Exercise details:
Convert the lines from the one containing "By how much" through the one containing "the gray upper cabinet at point 405,191 <" into a numbered list, leaving out blank lines.

Information shown:
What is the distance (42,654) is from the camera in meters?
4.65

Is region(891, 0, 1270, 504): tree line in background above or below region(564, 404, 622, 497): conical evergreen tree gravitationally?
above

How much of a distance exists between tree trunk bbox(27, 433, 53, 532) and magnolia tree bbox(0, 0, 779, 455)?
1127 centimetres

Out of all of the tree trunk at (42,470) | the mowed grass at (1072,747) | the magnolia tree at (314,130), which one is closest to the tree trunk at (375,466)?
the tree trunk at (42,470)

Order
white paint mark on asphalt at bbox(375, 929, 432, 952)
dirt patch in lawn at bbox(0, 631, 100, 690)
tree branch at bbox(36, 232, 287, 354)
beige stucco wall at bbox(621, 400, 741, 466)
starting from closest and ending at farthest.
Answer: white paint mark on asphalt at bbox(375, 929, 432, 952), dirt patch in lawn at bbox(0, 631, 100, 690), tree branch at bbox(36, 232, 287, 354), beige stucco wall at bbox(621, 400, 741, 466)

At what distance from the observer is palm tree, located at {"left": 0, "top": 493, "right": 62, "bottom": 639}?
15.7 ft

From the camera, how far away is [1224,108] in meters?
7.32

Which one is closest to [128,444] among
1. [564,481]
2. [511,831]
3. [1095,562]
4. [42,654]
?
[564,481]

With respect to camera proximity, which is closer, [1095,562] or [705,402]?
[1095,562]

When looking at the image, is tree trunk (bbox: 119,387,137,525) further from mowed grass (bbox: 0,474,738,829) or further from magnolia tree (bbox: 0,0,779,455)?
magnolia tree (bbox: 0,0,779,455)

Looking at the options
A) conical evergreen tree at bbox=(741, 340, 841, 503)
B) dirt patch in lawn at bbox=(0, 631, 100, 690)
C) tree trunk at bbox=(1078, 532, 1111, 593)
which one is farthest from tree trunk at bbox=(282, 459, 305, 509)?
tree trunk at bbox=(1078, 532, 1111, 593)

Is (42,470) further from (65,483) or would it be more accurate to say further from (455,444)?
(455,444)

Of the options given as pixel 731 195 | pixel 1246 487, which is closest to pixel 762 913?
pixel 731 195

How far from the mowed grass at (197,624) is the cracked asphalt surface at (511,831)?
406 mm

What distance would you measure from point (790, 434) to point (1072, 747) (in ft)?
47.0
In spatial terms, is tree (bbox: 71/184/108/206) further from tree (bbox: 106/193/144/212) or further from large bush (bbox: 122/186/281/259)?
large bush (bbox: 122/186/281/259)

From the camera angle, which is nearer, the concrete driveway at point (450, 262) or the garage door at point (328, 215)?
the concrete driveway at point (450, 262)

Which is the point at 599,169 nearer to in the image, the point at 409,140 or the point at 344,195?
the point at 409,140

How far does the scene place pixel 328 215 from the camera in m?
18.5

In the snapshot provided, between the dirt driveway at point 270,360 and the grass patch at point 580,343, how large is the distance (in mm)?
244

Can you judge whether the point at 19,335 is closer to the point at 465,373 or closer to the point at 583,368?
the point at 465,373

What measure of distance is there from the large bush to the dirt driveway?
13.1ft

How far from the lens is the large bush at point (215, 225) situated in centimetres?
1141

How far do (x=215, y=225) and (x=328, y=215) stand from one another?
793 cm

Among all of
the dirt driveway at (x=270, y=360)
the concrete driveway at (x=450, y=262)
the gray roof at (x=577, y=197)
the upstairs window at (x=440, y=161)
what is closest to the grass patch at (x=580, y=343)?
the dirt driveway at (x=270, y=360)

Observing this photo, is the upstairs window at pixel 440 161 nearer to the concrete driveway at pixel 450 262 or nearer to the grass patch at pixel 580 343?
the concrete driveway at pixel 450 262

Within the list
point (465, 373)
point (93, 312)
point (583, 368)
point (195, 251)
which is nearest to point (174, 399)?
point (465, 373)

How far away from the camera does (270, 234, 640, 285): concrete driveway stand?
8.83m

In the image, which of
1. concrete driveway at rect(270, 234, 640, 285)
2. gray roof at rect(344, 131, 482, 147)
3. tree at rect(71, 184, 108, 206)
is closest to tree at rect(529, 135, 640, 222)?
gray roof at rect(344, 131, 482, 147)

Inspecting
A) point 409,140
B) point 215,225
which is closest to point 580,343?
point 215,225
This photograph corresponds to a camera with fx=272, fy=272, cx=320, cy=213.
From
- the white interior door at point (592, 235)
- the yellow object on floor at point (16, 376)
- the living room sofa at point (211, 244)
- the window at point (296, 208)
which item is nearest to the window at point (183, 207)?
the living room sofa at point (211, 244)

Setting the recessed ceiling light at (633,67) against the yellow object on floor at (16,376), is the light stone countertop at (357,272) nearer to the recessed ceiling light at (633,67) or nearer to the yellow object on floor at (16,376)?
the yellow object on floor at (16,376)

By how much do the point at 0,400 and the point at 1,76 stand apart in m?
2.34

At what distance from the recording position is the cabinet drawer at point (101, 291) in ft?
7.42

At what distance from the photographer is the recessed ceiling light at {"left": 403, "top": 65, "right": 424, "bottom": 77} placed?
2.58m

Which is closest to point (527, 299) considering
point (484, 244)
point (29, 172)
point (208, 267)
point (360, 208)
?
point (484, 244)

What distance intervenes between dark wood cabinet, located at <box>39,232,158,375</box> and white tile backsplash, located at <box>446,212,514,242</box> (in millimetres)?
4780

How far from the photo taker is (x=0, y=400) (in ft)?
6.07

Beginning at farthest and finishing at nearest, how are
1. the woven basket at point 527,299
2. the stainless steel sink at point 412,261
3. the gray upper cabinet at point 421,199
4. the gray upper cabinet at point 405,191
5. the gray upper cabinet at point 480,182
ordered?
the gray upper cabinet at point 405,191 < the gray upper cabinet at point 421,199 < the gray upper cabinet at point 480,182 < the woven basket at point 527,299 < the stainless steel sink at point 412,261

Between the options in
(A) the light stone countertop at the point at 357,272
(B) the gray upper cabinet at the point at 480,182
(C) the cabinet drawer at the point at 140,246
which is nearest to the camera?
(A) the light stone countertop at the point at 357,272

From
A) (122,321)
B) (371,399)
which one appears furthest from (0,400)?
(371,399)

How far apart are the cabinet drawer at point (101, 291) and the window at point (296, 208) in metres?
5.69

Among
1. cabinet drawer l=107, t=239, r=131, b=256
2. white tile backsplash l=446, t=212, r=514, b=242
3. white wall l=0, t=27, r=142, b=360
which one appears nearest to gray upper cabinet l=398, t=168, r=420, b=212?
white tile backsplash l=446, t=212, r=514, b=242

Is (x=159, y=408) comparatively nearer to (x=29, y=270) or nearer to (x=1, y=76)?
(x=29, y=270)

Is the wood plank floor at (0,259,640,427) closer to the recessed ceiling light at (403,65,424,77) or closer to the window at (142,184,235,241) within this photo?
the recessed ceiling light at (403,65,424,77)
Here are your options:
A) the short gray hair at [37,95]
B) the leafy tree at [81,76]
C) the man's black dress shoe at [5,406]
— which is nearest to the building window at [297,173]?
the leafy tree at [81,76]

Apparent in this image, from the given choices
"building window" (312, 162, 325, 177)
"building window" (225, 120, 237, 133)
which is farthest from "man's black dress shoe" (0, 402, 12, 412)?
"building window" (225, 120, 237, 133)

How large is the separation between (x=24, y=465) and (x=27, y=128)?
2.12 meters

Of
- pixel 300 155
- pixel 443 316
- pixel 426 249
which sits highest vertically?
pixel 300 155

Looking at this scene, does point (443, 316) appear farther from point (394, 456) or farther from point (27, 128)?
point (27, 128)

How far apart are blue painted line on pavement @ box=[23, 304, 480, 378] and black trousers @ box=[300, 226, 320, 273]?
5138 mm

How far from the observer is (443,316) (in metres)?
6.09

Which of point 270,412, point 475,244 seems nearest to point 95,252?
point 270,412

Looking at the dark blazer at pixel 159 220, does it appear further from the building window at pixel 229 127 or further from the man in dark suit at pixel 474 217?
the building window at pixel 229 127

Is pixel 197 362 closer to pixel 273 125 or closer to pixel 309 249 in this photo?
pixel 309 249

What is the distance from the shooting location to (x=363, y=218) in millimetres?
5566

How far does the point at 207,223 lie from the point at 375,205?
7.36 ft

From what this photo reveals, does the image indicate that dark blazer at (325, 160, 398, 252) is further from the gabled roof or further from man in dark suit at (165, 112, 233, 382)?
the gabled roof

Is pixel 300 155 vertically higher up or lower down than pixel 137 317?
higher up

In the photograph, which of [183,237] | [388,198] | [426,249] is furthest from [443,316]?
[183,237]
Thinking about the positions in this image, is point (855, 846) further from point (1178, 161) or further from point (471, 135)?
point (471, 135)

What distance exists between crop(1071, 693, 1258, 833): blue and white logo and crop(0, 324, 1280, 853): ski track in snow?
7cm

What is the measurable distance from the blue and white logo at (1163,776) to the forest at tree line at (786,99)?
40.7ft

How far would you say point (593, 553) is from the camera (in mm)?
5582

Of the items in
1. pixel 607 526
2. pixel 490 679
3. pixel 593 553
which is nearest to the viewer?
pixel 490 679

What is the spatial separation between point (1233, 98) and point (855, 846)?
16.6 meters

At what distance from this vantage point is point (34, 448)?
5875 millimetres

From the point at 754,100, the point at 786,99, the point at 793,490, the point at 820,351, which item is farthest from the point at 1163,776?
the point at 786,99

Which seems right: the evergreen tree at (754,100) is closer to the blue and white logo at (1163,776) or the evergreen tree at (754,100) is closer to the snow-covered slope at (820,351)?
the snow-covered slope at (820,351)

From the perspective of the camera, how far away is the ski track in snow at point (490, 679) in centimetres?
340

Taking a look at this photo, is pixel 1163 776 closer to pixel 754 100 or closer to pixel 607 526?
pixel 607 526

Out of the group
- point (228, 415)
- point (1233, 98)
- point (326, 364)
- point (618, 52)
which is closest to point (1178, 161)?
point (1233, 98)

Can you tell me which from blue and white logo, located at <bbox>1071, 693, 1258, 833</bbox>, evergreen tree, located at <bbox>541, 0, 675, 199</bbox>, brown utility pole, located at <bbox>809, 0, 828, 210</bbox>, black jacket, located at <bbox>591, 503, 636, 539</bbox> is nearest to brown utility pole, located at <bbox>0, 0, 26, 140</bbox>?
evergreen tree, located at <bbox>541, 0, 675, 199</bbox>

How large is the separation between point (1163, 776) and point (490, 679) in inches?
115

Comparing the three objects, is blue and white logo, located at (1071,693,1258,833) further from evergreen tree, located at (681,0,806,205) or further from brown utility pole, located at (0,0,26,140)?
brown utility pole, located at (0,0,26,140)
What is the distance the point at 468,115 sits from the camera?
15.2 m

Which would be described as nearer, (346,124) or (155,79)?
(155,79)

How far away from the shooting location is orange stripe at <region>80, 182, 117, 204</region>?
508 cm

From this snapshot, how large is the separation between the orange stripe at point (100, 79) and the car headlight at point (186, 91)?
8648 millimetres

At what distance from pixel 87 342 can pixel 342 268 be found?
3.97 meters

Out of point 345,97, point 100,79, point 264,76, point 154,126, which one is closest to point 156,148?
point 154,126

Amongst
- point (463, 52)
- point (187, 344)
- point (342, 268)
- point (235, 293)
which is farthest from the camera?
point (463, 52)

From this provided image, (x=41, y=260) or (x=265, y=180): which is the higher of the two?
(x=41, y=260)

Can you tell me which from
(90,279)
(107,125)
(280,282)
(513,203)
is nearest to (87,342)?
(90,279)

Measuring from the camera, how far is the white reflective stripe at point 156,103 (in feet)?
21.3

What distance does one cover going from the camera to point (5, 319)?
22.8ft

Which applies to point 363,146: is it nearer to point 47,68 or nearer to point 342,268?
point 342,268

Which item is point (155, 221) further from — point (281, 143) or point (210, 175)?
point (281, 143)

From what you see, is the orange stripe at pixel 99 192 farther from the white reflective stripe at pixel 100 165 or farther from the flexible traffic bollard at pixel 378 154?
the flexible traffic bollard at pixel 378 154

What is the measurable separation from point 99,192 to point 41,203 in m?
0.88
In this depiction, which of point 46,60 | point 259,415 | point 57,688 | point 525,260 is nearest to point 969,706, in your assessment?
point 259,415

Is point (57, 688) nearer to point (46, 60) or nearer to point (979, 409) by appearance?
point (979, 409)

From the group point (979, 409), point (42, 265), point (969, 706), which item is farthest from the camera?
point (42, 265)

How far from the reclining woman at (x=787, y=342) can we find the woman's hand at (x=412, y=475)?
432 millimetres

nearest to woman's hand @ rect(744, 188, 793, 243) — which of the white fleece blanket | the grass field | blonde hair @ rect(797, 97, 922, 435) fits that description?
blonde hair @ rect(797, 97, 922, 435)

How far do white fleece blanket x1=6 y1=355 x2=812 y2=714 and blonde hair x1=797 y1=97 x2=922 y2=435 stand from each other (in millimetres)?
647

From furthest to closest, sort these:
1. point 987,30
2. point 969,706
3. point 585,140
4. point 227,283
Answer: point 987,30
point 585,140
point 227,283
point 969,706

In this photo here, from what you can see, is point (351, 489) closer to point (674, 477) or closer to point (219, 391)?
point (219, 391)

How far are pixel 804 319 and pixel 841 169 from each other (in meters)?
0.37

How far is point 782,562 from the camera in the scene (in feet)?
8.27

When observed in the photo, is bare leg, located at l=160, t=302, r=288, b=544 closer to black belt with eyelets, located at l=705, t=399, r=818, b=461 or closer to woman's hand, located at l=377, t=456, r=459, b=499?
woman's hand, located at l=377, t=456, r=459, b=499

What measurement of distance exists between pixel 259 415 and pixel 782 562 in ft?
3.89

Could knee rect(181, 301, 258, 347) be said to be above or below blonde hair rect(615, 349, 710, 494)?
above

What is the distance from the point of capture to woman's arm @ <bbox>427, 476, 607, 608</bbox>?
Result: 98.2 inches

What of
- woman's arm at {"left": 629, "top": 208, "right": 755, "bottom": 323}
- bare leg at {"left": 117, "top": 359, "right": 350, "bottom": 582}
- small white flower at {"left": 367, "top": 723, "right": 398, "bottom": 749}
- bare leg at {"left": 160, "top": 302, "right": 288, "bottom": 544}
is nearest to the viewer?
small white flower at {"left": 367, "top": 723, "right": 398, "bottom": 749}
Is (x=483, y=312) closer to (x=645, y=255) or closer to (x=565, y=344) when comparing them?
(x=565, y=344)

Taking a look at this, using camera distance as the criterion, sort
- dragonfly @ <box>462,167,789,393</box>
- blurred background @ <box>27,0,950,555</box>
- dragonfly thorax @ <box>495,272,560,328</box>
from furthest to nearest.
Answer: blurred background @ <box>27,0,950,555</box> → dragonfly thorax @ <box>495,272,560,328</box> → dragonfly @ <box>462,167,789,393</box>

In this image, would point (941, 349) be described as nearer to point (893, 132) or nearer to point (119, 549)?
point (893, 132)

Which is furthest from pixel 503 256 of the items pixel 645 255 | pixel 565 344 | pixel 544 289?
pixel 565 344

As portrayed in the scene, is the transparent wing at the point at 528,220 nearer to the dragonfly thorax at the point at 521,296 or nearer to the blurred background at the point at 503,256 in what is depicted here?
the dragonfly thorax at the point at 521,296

Output for this exercise:
1. By how much do the point at 0,400 and the point at 1,76 stand apart in m?
2. 2.34
3. At what distance from the recording position is the cabinet drawer at point (101, 291) in ft?
4. 7.42
5. At what distance from the photographer is the recessed ceiling light at {"left": 403, "top": 65, "right": 424, "bottom": 77} placed?
6. 2.58m
7. Which is closest to point (527, 299) considering
8. point (484, 244)
9. point (29, 172)
10. point (208, 267)
11. point (360, 208)
12. ?
13. point (484, 244)
14. What distance intervenes between dark wood cabinet, located at <box>39,232,158,375</box> and white tile backsplash, located at <box>446,212,514,242</box> (in millimetres)?
15. 4780
16. How far from the photo taker is (x=0, y=400) (in ft)?
17. 6.07
18. Beginning at farthest and finishing at nearest, how are
19. 1. the woven basket at point 527,299
20. 2. the stainless steel sink at point 412,261
21. 3. the gray upper cabinet at point 421,199
22. 4. the gray upper cabinet at point 405,191
23. 5. the gray upper cabinet at point 480,182
24. ordered?
25. the gray upper cabinet at point 405,191 < the gray upper cabinet at point 421,199 < the gray upper cabinet at point 480,182 < the woven basket at point 527,299 < the stainless steel sink at point 412,261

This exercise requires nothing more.